For Greene County News
XENIA – Caring for others is second nature for nurses Laura Benton and Elizabeth Caudill – consequently they both were surprised to be recognized with DAISY Awards for their extraordinary patient care.
The Soin Medical Center and Greene Memorial Hospital nurses were honored recently by the hospital administration. DAISY Awards were established nationally by The DAISY Foundation to recognize the exceptional care nurses perform every day.
Laura Benton was raised in Clark County and now lives in Beavercreek. The Wright State University graduate also received a master’s degree in nursing education from the University of Phoenix.
The Soin Emergency Department nurse realized early on after caring for her brother with cerebral palsy that nursing was exactly what she wanted to do.
“Every day I come in and say, ‘just let me handle whatever you give me Lord and he always does,’” said Benton. “I meet so many people and try my best to do what they need me to do in that instant. I am constantly rewarded by smiles, hugs, holding hands and people being truly appreciative of what I do. What job could be better than having people appreciate you every day?”

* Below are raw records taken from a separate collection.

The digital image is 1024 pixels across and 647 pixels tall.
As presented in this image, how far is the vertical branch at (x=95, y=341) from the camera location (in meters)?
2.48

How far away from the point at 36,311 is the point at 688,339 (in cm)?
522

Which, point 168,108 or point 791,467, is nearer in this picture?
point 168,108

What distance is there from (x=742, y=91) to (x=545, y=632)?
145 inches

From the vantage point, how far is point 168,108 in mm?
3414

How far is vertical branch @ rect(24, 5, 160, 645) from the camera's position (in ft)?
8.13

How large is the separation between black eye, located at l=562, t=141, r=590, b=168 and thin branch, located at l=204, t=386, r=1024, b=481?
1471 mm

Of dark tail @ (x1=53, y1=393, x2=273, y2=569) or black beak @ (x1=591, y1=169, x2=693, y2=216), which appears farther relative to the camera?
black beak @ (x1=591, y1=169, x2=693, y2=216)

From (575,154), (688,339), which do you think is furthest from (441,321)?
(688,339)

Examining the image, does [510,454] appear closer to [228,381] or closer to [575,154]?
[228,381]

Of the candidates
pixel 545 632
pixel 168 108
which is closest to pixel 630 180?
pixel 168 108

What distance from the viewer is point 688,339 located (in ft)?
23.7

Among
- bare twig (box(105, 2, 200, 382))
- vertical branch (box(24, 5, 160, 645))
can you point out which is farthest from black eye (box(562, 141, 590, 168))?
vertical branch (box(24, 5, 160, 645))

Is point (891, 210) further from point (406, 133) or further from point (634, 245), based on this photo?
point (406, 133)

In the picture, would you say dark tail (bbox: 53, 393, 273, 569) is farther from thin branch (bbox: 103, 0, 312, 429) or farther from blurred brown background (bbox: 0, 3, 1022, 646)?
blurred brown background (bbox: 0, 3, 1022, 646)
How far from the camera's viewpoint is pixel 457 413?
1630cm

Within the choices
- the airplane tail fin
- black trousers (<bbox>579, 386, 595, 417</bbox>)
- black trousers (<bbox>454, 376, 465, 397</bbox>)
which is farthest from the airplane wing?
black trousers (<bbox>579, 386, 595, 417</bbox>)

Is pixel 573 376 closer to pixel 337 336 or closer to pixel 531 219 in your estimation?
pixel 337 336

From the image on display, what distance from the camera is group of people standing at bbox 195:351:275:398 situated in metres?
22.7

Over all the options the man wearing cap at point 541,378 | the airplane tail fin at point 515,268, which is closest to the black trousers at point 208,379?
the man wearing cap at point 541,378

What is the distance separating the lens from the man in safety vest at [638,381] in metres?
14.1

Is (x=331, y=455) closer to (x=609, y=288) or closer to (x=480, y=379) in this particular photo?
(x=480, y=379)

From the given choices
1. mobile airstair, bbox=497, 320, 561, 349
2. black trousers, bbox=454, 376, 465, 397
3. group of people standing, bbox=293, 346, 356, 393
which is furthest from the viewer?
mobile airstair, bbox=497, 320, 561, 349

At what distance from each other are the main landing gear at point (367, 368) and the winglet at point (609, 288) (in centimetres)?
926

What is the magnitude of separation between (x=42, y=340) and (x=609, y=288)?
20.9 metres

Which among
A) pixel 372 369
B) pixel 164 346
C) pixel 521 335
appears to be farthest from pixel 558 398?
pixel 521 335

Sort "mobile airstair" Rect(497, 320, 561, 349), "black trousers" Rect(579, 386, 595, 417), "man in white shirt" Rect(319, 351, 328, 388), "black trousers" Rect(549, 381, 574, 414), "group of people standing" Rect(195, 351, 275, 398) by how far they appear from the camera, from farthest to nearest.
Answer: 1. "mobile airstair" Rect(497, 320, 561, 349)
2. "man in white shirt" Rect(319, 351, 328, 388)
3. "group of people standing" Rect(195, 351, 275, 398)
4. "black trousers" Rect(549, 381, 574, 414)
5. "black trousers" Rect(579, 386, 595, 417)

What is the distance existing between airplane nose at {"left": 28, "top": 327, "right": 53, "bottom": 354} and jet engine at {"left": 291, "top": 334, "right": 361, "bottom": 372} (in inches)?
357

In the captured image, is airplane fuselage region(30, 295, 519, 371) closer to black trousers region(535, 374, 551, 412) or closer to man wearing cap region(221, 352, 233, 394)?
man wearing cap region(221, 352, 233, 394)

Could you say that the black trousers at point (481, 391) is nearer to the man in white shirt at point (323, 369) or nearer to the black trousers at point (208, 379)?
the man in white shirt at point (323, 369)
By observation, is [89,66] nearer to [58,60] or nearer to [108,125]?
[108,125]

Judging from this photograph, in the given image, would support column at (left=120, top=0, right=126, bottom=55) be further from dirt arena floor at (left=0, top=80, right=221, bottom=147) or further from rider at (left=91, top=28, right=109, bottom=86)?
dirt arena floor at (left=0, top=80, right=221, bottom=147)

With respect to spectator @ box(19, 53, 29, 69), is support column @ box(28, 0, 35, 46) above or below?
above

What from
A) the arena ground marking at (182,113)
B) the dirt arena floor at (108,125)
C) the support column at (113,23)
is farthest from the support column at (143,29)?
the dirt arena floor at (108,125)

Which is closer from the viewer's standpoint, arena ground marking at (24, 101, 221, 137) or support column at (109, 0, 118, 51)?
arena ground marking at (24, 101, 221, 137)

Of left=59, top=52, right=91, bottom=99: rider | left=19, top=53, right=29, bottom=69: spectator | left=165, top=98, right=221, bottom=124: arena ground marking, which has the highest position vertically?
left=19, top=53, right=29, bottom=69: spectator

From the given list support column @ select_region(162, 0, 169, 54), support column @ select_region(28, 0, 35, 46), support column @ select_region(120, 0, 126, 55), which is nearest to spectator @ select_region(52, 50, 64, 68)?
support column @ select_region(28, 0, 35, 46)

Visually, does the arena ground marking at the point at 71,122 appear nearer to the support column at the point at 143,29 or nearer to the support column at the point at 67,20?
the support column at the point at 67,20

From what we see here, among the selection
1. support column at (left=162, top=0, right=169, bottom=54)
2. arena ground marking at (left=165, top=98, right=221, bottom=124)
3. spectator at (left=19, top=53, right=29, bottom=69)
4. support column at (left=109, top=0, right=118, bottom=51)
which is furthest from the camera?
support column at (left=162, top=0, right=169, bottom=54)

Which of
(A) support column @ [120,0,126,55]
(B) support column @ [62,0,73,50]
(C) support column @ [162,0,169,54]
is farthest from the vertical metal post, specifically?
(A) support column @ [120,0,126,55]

Benton enjoys the ever-changing work and she is always learning something new, “I am constantly challenged intellectually.”
Honored by the DAISY Award, Benton said she never expected it and couldn’t do her job without such great co-workers, “I work with some truly amazing, caring, loving and funny people. I love it.”
“I feel like the job I do every day is just that – my job. I do the best I can because that is what I expect of myself. To be told that what I am doing is special was surprising, heart-warming, and it made me feel so grateful that I made someone else feel comforted and cared for. That is why I am here.”
Elizabeth Caudill lives in Fairborn and is a nurse at Greene Memorial Hospital’s medical-surgery telemetry ward. She has been with Greene Memorial for five years and received her nursing education from Kettering College of Nursing.
“I always said I wanted to be a nurse. My mother is a nurse and an inspiration to me,” said Caudill.
Eight months into the nursing field, she loves helping people and feels that’s the best part of being a nurse.
“We must be compassionate,” she said. “I feel at home helping people. However we are successful I helping patients because we all work together – teamwork is key. I couldn’t do what I do without my co-workers.”
Kettering Health Network hospitals give DAISY Awards throughout the year to honor those nurses recognized by patients and their families for the exceptional care each offers.
The DAISY Foundation is a not-for-profit based in Glen Ellen, Calif., established by family members in memory of J. Patrick Barnes. Barnes died at the age of 33 in late 1999 from complications of auto-immune disease. The care Patrick and his family received from nurses while he was ill inspired this unique means of thanking nurses for making a profound difference in the lives of their patients and patient families. Hospitals today use this award to recognize amazing nursing care.